Darryn de la Soul- Passing it on to the next generation

downloadCreator of Soulsound Agency and the Soulsound.co.uk website and resource centre, Darry de la Soul, has been an engineer and educator. She is passionate about taking the knowledge she and other engineers have gained through experience and passing it on and helping qualified people find work.

Darryn found herself getting into the world of audio for the same reason many have, because of her love of music. While managing a London nightclub for much of her late 20s, she was more interested in the DJ equipment than tallying the nightly bar take. This prompted her to attend a specialist audio engineering college where she studied studio sound (live sound was not available as an option). Darryn recalls the course was “a revelation in fabulousness and wonder, and I had the time of my life whilst studying.”

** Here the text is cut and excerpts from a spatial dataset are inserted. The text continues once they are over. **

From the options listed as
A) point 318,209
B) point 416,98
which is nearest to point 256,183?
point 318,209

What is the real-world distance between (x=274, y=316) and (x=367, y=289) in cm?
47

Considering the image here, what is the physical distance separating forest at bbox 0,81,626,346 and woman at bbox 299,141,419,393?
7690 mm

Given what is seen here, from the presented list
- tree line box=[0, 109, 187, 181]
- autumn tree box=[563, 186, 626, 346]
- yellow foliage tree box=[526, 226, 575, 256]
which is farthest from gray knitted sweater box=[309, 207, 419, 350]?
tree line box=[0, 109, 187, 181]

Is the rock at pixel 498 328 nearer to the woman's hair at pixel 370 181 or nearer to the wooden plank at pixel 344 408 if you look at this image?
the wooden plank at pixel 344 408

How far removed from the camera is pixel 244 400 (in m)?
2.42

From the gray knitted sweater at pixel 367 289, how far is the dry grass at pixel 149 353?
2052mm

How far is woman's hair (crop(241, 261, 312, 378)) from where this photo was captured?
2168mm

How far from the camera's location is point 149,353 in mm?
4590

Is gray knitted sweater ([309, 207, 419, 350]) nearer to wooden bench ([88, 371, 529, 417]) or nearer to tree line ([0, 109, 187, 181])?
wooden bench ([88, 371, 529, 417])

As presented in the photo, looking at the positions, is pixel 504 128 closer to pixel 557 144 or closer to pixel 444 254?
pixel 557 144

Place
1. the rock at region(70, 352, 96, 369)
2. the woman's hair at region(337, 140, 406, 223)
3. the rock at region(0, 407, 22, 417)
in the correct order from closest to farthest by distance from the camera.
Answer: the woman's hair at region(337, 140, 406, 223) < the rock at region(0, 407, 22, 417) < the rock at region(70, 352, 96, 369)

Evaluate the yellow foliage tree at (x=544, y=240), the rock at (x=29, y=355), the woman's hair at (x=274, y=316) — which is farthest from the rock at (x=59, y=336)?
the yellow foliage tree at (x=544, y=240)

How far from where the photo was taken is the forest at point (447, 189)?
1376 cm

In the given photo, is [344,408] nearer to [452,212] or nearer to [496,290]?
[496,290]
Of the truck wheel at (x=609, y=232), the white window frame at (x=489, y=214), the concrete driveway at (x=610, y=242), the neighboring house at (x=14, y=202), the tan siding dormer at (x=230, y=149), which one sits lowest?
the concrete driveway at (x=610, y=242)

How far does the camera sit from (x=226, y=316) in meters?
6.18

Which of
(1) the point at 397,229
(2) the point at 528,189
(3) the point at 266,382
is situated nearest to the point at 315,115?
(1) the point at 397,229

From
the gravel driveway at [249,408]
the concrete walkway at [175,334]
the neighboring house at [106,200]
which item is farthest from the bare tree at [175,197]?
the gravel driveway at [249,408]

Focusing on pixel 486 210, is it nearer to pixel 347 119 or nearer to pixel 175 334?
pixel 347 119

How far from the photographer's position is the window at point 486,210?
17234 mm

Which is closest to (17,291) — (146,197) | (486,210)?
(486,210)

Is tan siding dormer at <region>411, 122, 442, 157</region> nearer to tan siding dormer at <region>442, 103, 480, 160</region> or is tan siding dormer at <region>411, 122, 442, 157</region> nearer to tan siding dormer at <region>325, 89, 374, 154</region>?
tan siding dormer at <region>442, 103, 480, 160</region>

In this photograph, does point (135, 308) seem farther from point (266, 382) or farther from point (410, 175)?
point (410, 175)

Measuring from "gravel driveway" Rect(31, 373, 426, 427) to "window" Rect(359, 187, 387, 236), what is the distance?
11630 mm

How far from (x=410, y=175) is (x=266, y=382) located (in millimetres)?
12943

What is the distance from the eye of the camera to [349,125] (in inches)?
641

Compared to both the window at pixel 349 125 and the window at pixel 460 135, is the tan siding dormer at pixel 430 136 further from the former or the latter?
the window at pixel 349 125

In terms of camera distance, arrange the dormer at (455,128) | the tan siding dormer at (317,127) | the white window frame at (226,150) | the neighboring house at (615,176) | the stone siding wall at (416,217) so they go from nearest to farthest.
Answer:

Darryn considers herself a bit of an all-rounder, not specializing in FOH or Monitors, Studio or Live. Her very first engineering job was as a full-time assistant in the London venue- 93 Feet East. It was unusual in two ways; one- to start out in an assistant position and Two- that the venue had two full-time engineers. Her job was as assistant to engineer Paul Epworth of Adele fame, whom Darryn has called ‘a total genius.’ She credits Paul as helping her manage the crossover from studio to live sound with only a few ‘deeply embarrassing’ mishaps. She landed the job after assisting Paul on a Royksopp gig during which she managed to fix their sampler.

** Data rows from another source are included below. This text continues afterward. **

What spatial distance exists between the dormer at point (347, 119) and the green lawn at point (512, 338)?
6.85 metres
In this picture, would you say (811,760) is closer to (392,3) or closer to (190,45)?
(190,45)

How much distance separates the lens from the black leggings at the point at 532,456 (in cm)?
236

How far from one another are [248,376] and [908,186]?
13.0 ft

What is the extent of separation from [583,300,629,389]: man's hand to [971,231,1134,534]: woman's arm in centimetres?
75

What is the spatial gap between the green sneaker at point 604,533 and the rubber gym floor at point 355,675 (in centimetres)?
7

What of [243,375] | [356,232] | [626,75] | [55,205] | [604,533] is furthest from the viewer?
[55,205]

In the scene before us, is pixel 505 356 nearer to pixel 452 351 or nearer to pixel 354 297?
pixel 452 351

The venue had a capacity of around 200 and had a Funktion One system installed. Darryn quickly became a devoted fan of the purple boxes.

“After I went freelance, I spent a lot of time working in nightclubs and with one particular promoter who did a lot of obscure electronics, and fabulous electronics/classical crossover events. My secret name for these was “Spawn of the Aphex Twin,” and I had enormous amounts of fun making things go with low budgets, in odd spaces, and with spectacularly odd humans.”

Darryn faced many of the same obstacles that we all do starting out like; “earning enough money to pay the rent (even the assistant’s job paid so badly I was paying my utility bills on credit cards), spiraling debt, and once I’d started freelancing, having no-one but my own mistakes to learn from.”

“I think this is the most difficult thing for people starting in this career.  Most entry-level work is solo, so your knowledge base easily stagnates without the influence of more experienced people.  Most other jobs in the world are team-based in one way or another, so there is always someone more advanced to learn from. When you fight your battles completely alone, it’s easy to fall into bad habits that stem from ignorance rather than purpose.”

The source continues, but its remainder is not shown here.